Dal cesto spunta il nome
Una volta approntate le regole del gioco, Santos e Serrato si trovarono al ristorante per presentarlo agli amici: non sapevano però come chiamarlo. Ma ecco inaspettatamente arrivare la soluzione: nn cameriere aveva prestato loro un piccolo cesto (canastillo) per riporvi le carte. Poco dopo gli amici al tavolo giunsero alla conclusione che il nome canasta, giocato sulla reiterazione della vocale ‘a’, suonava molto meglio di “canastillo”.
Gli anni Cinquanta furono il periodo di maggiore diffusione della canasta, che diventò popolare anche negli Stati Uniti, prima di aver riscosso successo tra i turisti in visita a Montevideo. Dal Jockey club, un locale della capitale, il gioco si diffuse in tutta Montevideo, lungo la costa uruguaiana e in tutto il Sud America. Da lì, poi, negli anni Cinquanta arrivò negli USA.
Successo postbellico
I dieci anni che intercorrono tra la sua diffusione in Sud America e negli Stati Uniti, si devono alla sospensione dei voli disposta durante la Seconda Guerra Mondiale. Il Club Regency di Manhattan fu tra i primi ad adottare questo gioco, grazie all’opera di Josephine Artayate de Viel, turista di Buenos Aires. Fu quest’ultima, a discapito di Santos e Serrato, a trarne i maggiori vantaggi economici, con la pubblicazione di un manuale (negli anni seguenti si diffesero a macchia d’olio libri sulla canasta). Grazie ai soldati di stanza in Giappone e in Germania, la popolarità della canasta crebbe anche in Asia e in Europa. Persino l’Unione Sovietica non seppe resistere al suo fascino. Un po’ frastornato per il grande successo riscosso dal gioco, Santos si sarebbe schermito dicendo: “L’ho fatto per carcare di levarmi il bridge dalla testa”.
Di padre in figlio
“La canasta è il mio gioco di carte preferito – scrive il blogger 70enne Tony McGregor, residente in Sudafrica-. L’abbiamo insegnata ai nostri figli quando erano ancora piccoli e questo li ha aiutati a comprendere l’aritmetica. La nostra figlia maggiore a 5 anni utilizzava un’apposita tavoletta per reggere le carte perché aveva le mani ancora troppo piccole. Ho appreso questo gioco dai miei genitori e l’ho trasmesso ai miei figli. Mio figlio, in particolare, gioca ancora regolarmente a canasta”. Ciò che rende la canasta speciale secondo McGregor è proprio il giusto equilibrio tra abilità e fortuna “proprio come Segundo Santos aveva in mente 70 anni fa”.
Il gioco del secolo
In un articolo del 2010 pubblicato su New Humanist, l’esperto David Parlett intervistato da Sally Feldman definisce la canasta uno dei quattro giochi più rappresentativi del 20esimo secolo, insieme a bridge, poker e gin rummy. Secondo Parlett, autore del libro “A history of card games”, i giochi di carte possono essere considerati un prodotto della cultura popolare, alla stessa stregua di ballate, leggende e danze tradizionali. Tuttavia, nel caso dei quattro giochi citati prima, il loro regolamento è stato uniformato a livello internazionale in virtù della loro ampia diffusione.
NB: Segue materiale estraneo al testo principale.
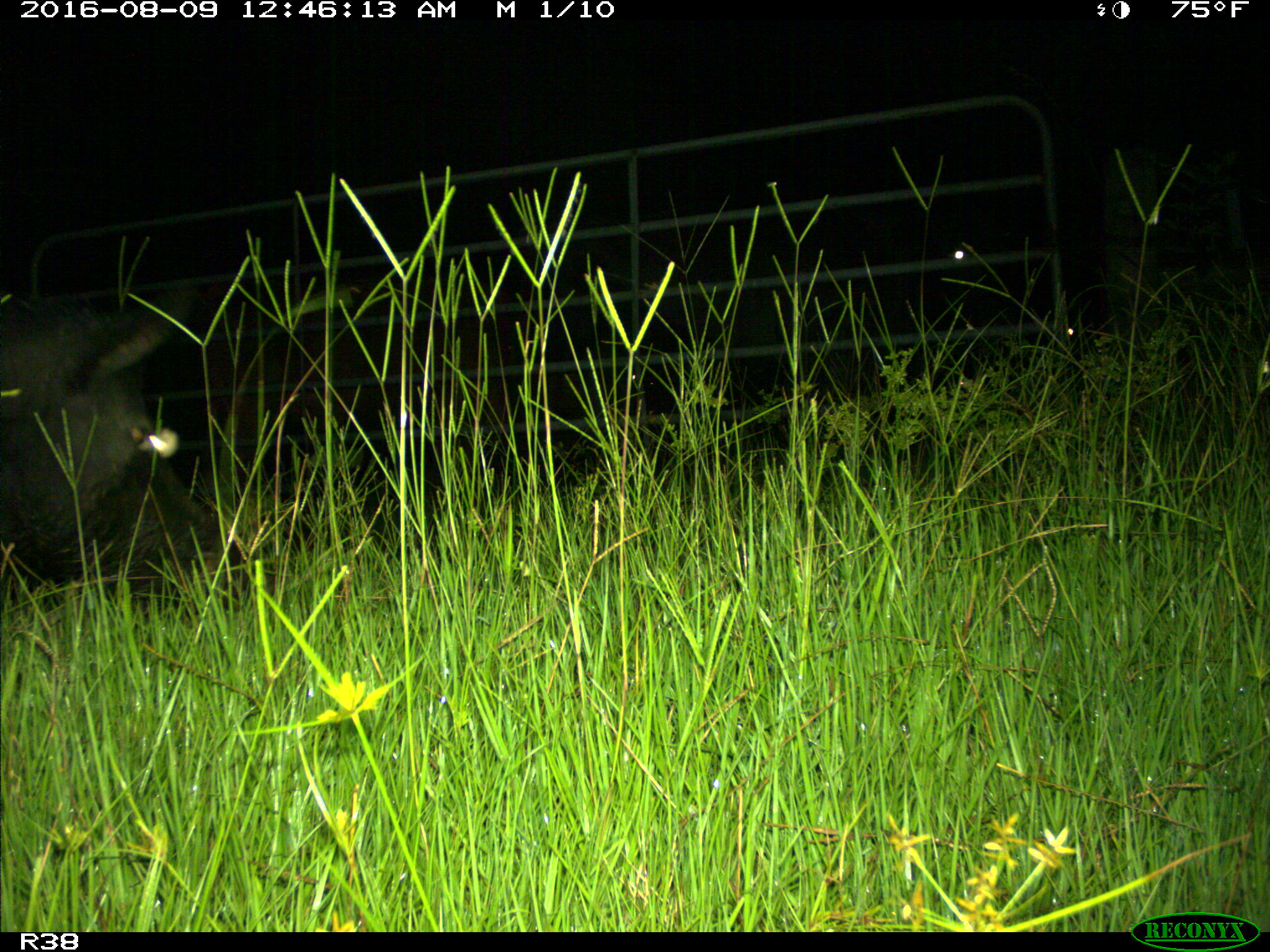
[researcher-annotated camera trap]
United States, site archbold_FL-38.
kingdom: Animalia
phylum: Chordata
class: Mammalia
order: Artiodactyla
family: Suidae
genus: Sus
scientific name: Sus scrofa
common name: wild boar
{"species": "Sus scrofa (wild boar)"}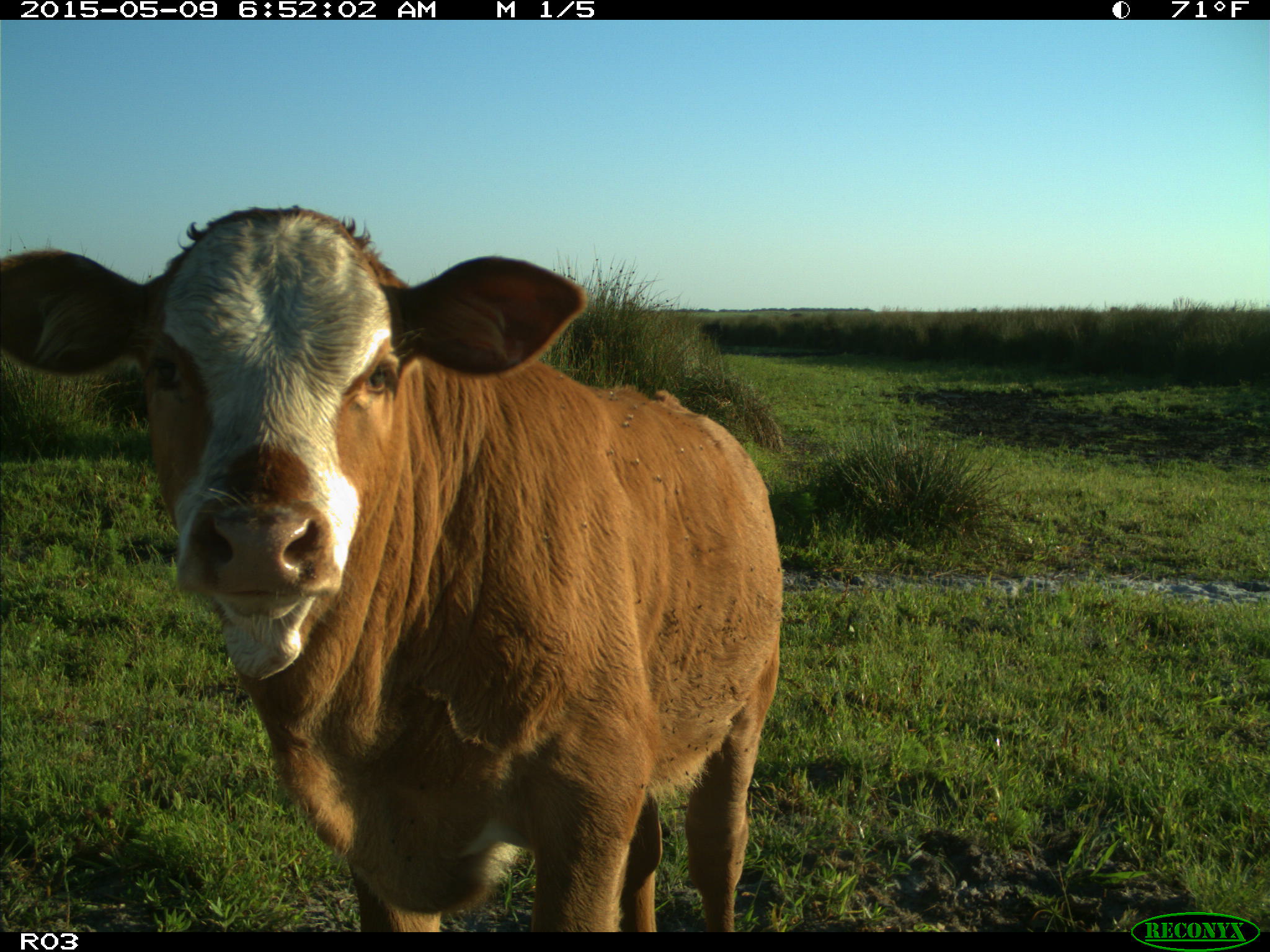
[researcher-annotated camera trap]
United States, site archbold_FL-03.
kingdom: Animalia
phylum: Chordata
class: Mammalia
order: Artiodactyla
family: Bovidae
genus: Bos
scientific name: Bos taurus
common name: domestic cow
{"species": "Bos taurus (domestic cow)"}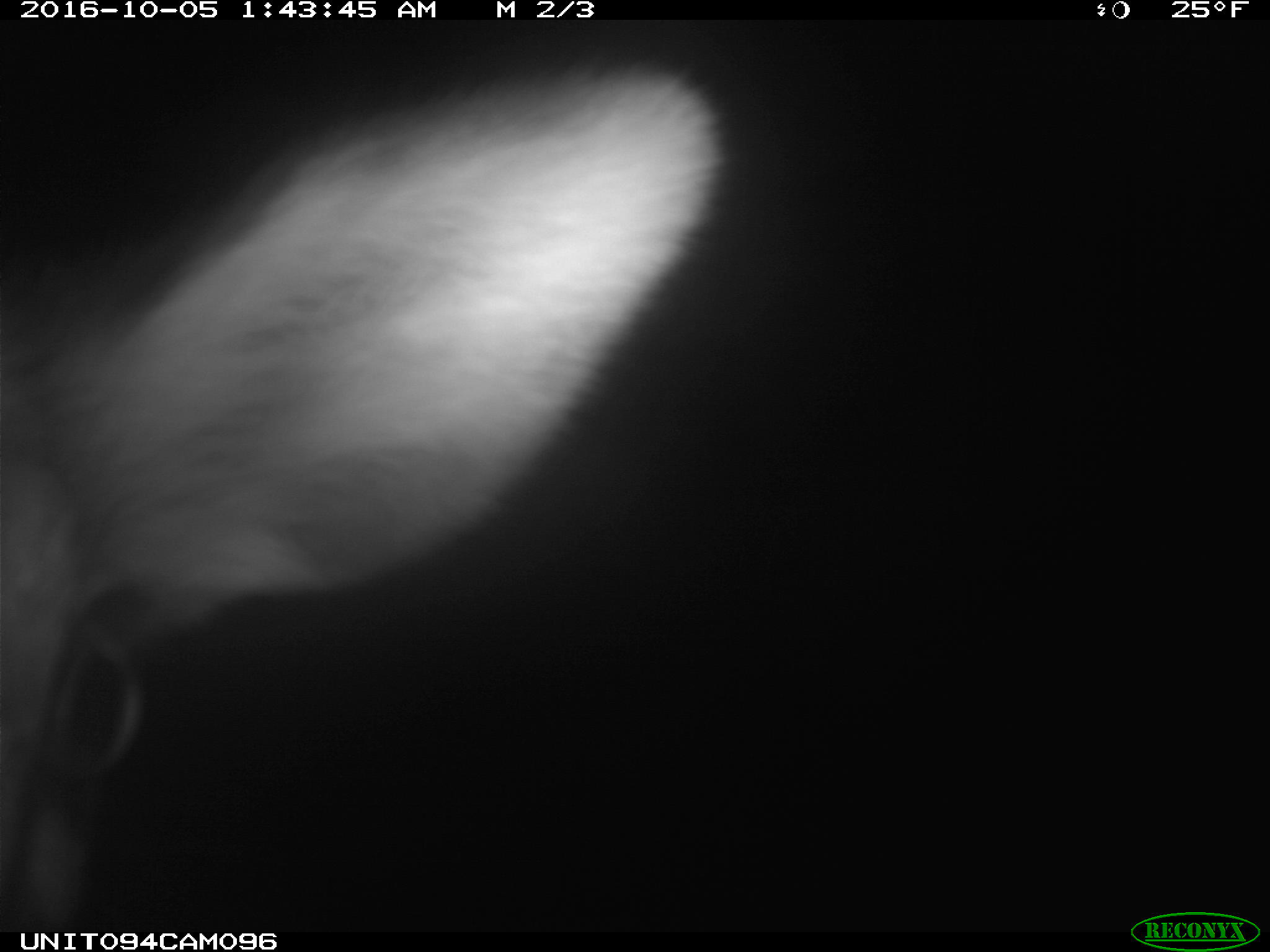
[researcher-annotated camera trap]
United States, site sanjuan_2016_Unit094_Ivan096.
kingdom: Animalia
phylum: Chordata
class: Mammalia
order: Artiodactyla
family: Cervidae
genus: Cervus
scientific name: Cervus elaphus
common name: red deer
Cervus elaphus (red deer).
Ogni secolo ha i suoi giochi di carte più rappresentantivi: nel 16esimo e nel 17esimo secolo furono in auge rispettivamente piquet (picchetto) e ombre (uomo in spagnolo). Nel 18esimo divennero popolari i tarocchi i quali, oltre che una pratica divinatoria, sono stati anche un semplice gioco di carte. Nel 19esimo secolo fu la volta del wist, un gioco a coppie originario dell’Inghilterra praticato con il mazzo da 52 carte, che è stato in seguito surclassato dal bridge, il suo cugino più raffinato.
Hobby principesco…
Tornando alla canasta, secondo Sally Feldman questo gioco potrebbe ritrovare la popolarità di un tempo se perdesse l’aura aristocratica che si era guadagnato nei primi anni Cinquanta grazie alla principessa Margaret (1930-2002), sorella minore della regina d’Inghilterra Elisabetta II.
…e bersaglio della satira
Margareth, contessa di Snowdon, e la sua passione per la canasta sono messe alla berlina dal gruppo di comici inglese Monty Pyton nel loro “Monty Pyton’s Flying Circus”, una serie di sketch per la televisione trasmessi dalla Bbc dal ’69 al ‘74. Margareth, in particolare, fa una breve apparizione nell’episodio “Biggles Dictates a Letter” nel quale Biggles, aviatore protagonista di alcuni romanzi di avventura di W.E. Johns, detta una lettera alla sua segretaria indirizzata ad Hasskon, re di Norvegia. Aviatore e impiegata, però, non riescono a intendersi e Biggles è costretto ogni volta a ripetere le frasi. Durante questo siparietto sbuca la principessa dalla credenza ma Biggles la invita a rientrare nell’armadio. Quindi riprende a dettare: “Cara reale principessa Margaret, grazie per le anguille. Erano assolutamente deliziose e inconfondibilmente regali”, per poi concludere: “Ci vediamo dai Sassonia-Coburgo (dinastia di nobili tedeschi, ndr), alla serata della canasta”. Il gruppo dei Monty Pyton, di cui ha fatto parte anche il regista Tery Gilliam, è diventato popolare grazie ai film “Il senso della vita” e “Brian di Nazareth”. Nel ’76, qualche anno dopo lo sketch con Biggles, una pantomima della principessa comparve anche nel video di “Crackerbox Palace”, canzone dell’ex componente dei Beatles George Harrison.
Il bandito Canasta
Dal nome potrebbe sembrare un’arcigna vecchietta, invece Nasty Canasta (nasty in inglese significa odioso) è un rude bandito, creato dalla fantasia di Chuck Johnes, che compare in tre cartoni animati della Looney Tunes. Come altri personaggi della Loney Tunes che svolgono il ruolo di antagonisti, è un tipo tutto muscoli e niente cervello che incute paura.
Umorismo erotico
Nasty Canasta è anche il nome d’arte di un’attrice-ballerina newyorkese di neo-burlesque, genere nato nel XVIII secolo che mescola musica, comicità ed erotismo (anche Nasty Canasta, così come i Monty Python, si è cimentata nella pantomima della principessa Margareth).
Realtà e finzione
Ma realtà e finzione spesso si confondono. Poco più di un anno fa ‘The Guardian’ ha diffuso le foto di Elisabetta II e Margareth da ragazze vestite come regnanti del Settecento durante alcuni spettacoli organizzati negli anni Quaranta per raccogliere fondi a favore delle truppe.